Nesse período, a quantidade de atendimentos ambulatoriais passou de pouco mais de 498 mil, em 2022, para 659 mil em 2025. Médicos alertam que esse crescimento reforça a importância da prevenção e do diagnóstico precoce da doença.
Os exames preventivos continuam sendo a principal estratégia para identificar lesões antes que elas evoluam para um câncer. A recomendação é clara: mulheres entre 25 e 64 anos, que já tiveram início da vida sexual, devem realizar os exames regularmente.
Desde agosto do ano passado, está em andamento a implementação do teste de biologia molecular no SUS, Sistema Único de Saúde. Trata-se de um método moderno e inovador que faz parte do novo rastreamento.
Com tecnologia 100% nacional, detecta 14 genótipos do papilomavírus humano (HPV), identificando a presença do vírus no organismo antes da ocorrência de lesões ou câncer em estágios iniciais, inclusive em mulheres assintomáticas. De acordo com ginecologista Najla Mohamad Tayfour, do Hospital do Servidor Público Estadual de São Paulo, a substituição promete mais eficácia e precisão.
“Nós temos uma mudança muito importante e efetiva na detecção do câncer de colo. Porque vamos ter mais sensibilidade para detectar a presença do vírus, e isso vai reduzir os casos de falso negativo. Com isso, nós temos um rastreamento mais efetivo, [para] investigar com mais intensidade essas pacientes que têm um potencial maior do câncer de colo”.
O câncer de colo do útero, também conhecido como câncer cervical, é o terceiro tipo mais frequente entre as mulheres no país. Segundo o Instituto Nacional de Câncer, o Brasil registra cerca de 17 mil novos casos por ano, o que representa um risco de mais de 15 casos a cada 100 mil mulheres.
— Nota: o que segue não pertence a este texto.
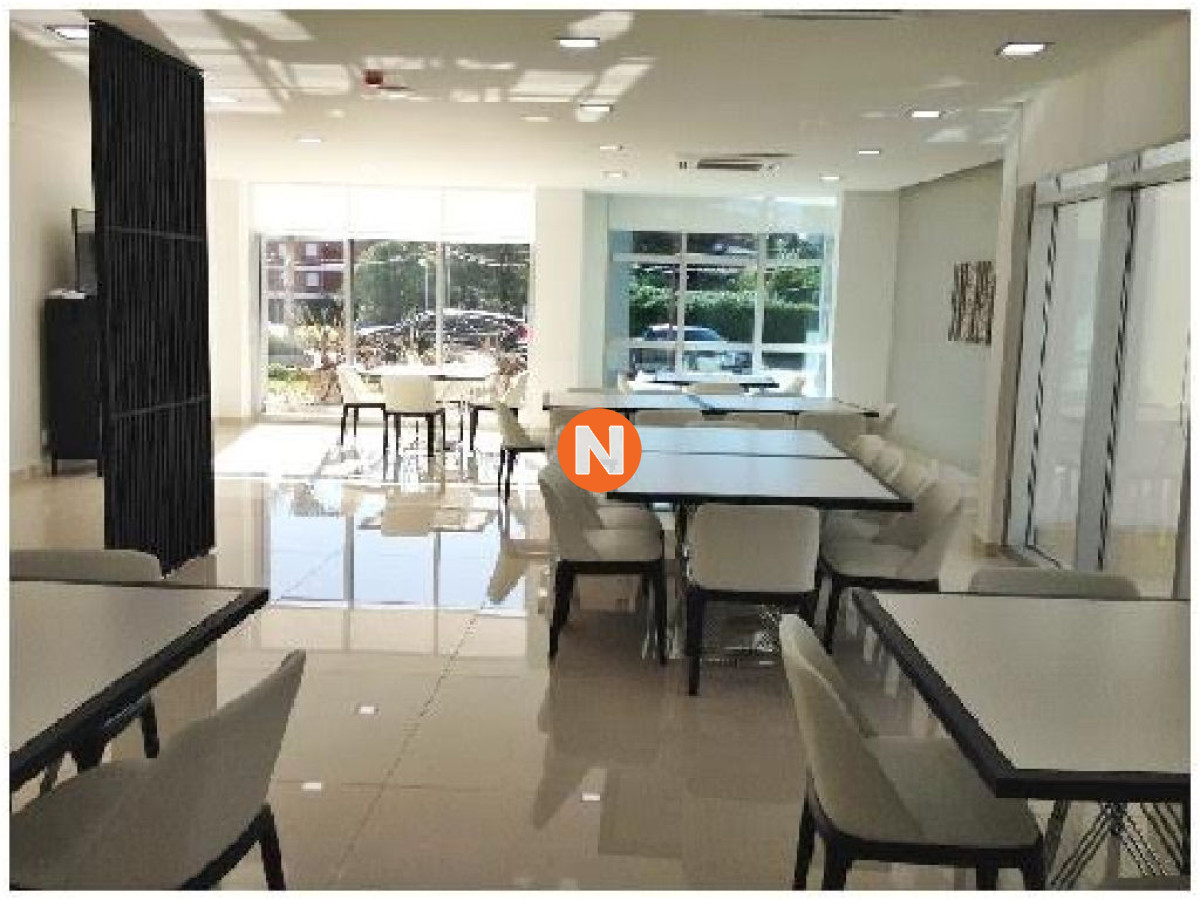 Apartamento Ref.202999 - Apartamento en Venta, Mansa, Punta del Este, 2 Dormitorios.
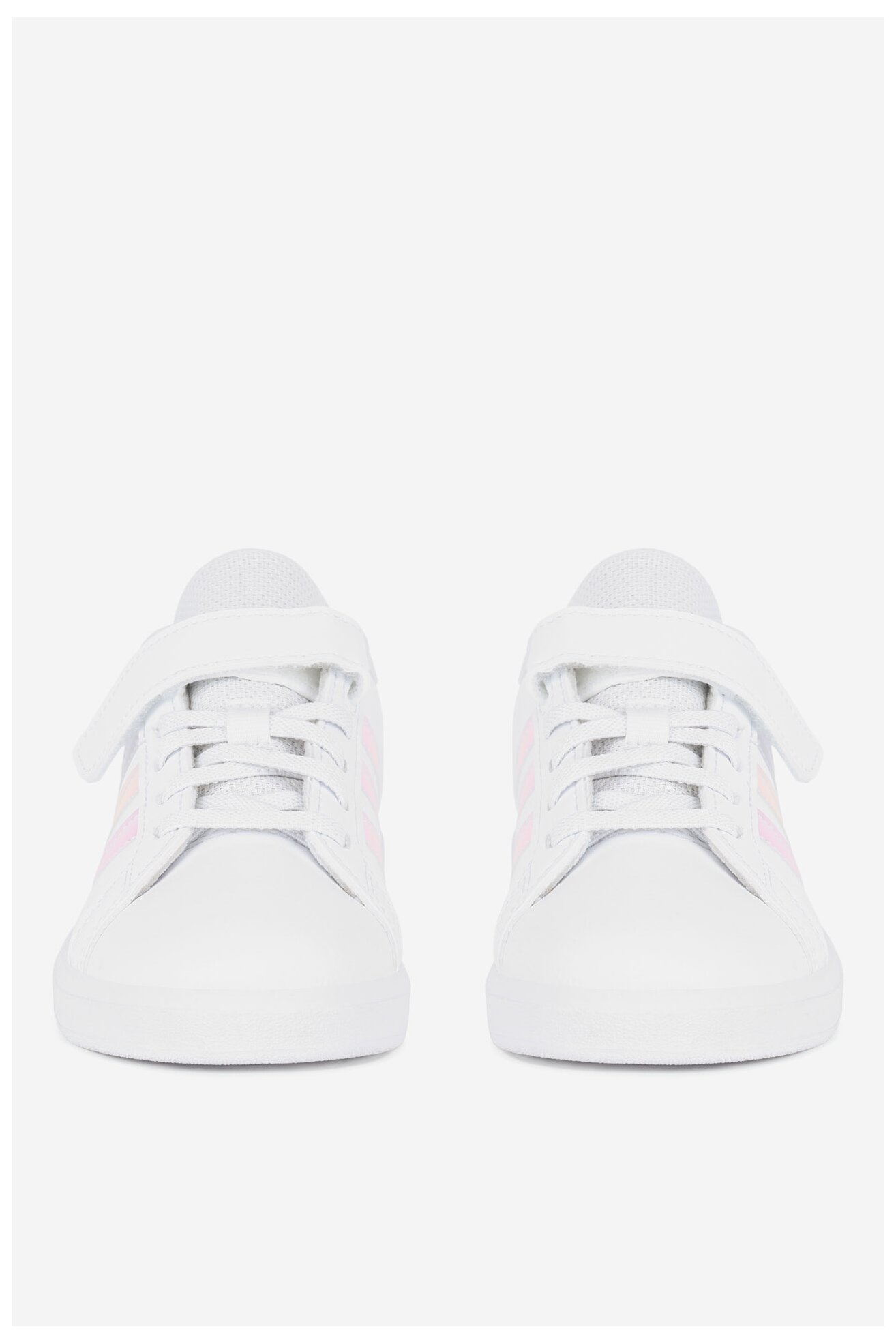 Sportska obuća adidas GRAND COURT 2.0 EL C IE3851 BELA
A doença surge a partir de alterações nas células do colo do útero, geralmente provocadas pela infecção persistente pelo vírus HPV, principalmente os subtipos 16 e 18, responsáveis pela maioria dos casos. A prevenção inclui tanto a vacinação contra o HPV quanto a realização de exames, como o papanicolau e o teste para detecção do vírus.
O papanicolau consegue identificar alterações celulares anos antes de se tornarem um tumor. Como essas lesões não apresentam sintomas e evoluem lentamente — podendo levar até duas décadas —, a falta do exame ainda é a principal causa do diagnóstico tardio.
Por isso, o recado dos especialistas é claro: prevenir é o melhor caminho e o exame pode salvar vidas.